Chief Spokes Person for the Vice President Symone Sanders shows Vice President Kamala Harris a Black Lives Matter street sign Tuesday, Feb. 16, 2021, in her West Wing Office of the White House. The sign is a gift from DC Mayor Muriel Bowser. (Official White House Photo by Lawrence Jackson)
Black Lives Matter’s antipolice agenda is “out of step with the thinking of most blacks today and most blacks for at least the past half-century,” informs readers of Jason Riley in the WSJ. Another way of putting it is “coming undone” Several years ago, Dick and I had the pleasure of lunching with Jason at a Cato/Naples event before Jason spoke to the Cato audience.
As Jason explains in The Journal, in 2013 after the acquittal of George Zimmerman, BLM’s reputation gained ground. One year later, when Michael Brown was killed in Ferguson, Mo., BLM’s reputation increasingly flourished.
According to a national poll published by the Daily Kos, support for BLM peaked at 52% in June 2020, a month after George Floyd was murdered by a police officer in Minneapolis.
(BLM’s) popularity has declined since then, and recent revelations about the organization’s spending habits are unlikely to reverse that trend.
Why BLM’s Reversal?
After the New York Post reported in April 2021 that a BLM co-founder had purchased four homes for a total of $3.2 million, the head of a local BLM chapter in New York City called for an independent investigation into how money was being spent.
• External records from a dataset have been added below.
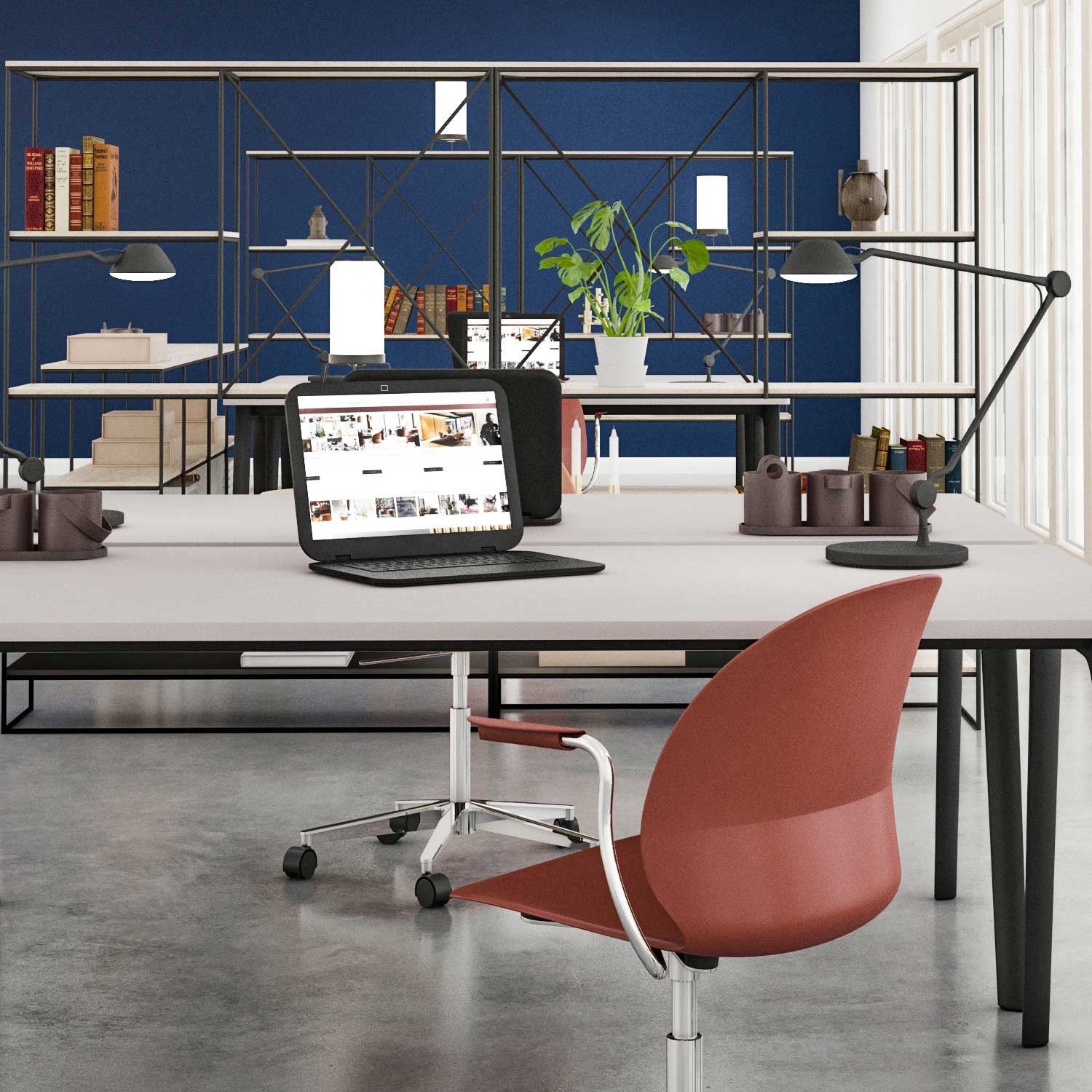 Fritz Hansen Design Mobiliário, Iluminação e Acessórios - colecção completa na Paris:Sete. Decoração e Design de Interiores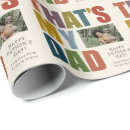 Search for father gift wrap Dad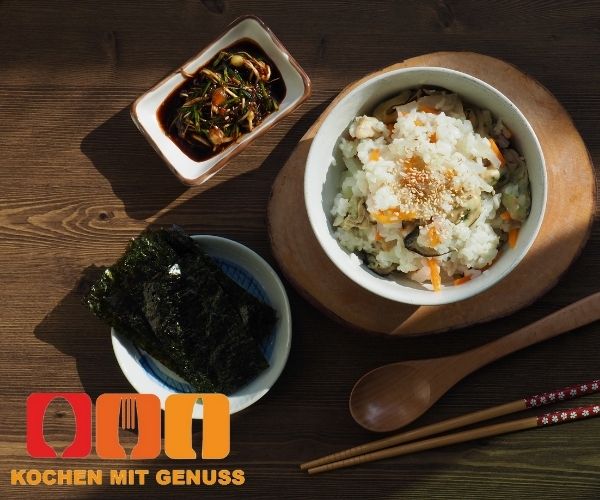 Asiatischer Salat vitaminreiche Beilage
In July, BLM leaders in Canada, with help from its U.S. affiliate, purchased another multi-million dollar mansion in Toronto, which prompted several activists in the local chapter to resign.
And earlier this month, New York magazine reported that BLM leaders purchased a $6 million California home in cash with money that had been donated to the organization.
From the NY Post: “The transaction has not been previously reported, and Black Lives Matter leadership had hoped to keep the house’s existence a secret. …
Internal emails dating to 2016 show activists voicing concern about how donations were being spent and how the organization was being run.
The families of some Black victims of police violence have complained that they have seen little of the funds that have flowed to the movements most visible facet.
George Floyd’s death helped provide a windfall for the group, continues Mr. Riley.
In October 2020, it took in $66.5 million in contributions. Weeks later, it purchased the California property. BLM told the magazine that it had “always planned” to disclose the purchase, but didn’t explain why it hadn’t.
Questions also surfaced about how money not going into pricey real-estate is being managed. Earlier this year one news outlet reported that attorneys general in California and Washington state had ordered BLM to cease fundraising activities until the group submitted delinquent financial disclosures. According to the organization (BLM), “We take these matters seriously and have taken immediate action.”
As Mr. Riley explains, “If the public doesn’t know more about these shenanigans, New York magazine explained that it might be because the organization carefully monitors social media for negative mentions.”
Members use their influence with the platforms to have such remarks removed.” BLM also hired private investigators “to look into [BLM] detractors and journalists.”
The Myth BLM Perpetrated
BLM has another problem: “its prominence has been propelled in part by lies and half-truths,” according to Mr. Riley.
Michael Brown was shot dead after he attacked a police officer, and the “Hands up, don’t shoot!” story is a myth. Trayvon Martin was a troubled young man, and based on physical evidence the jury determined that Mr. Zimmerman fired at him in self-defense.
There is nothing wrong with calling out dirty cops or police brutality, which aren’t figments of black people’s imaginations. But neither do most blacks believe, as BLM types insist, that policing is a larger problem than criminal behavior. Like Garvey and the Black Panthers, BLM represents a fringe minority of black Americans rather than the mainstream majority.
A Pew Research Center survey released last week found that crime is the top concern of black adults, which is nothing new. The 1968 Kerner Commission report noted that the loudest complaints from black neighborhoods concerned the lack of police protection—specifically, the relatively small number of cops assigned to black neighborhoods and their slow response to emergency calls.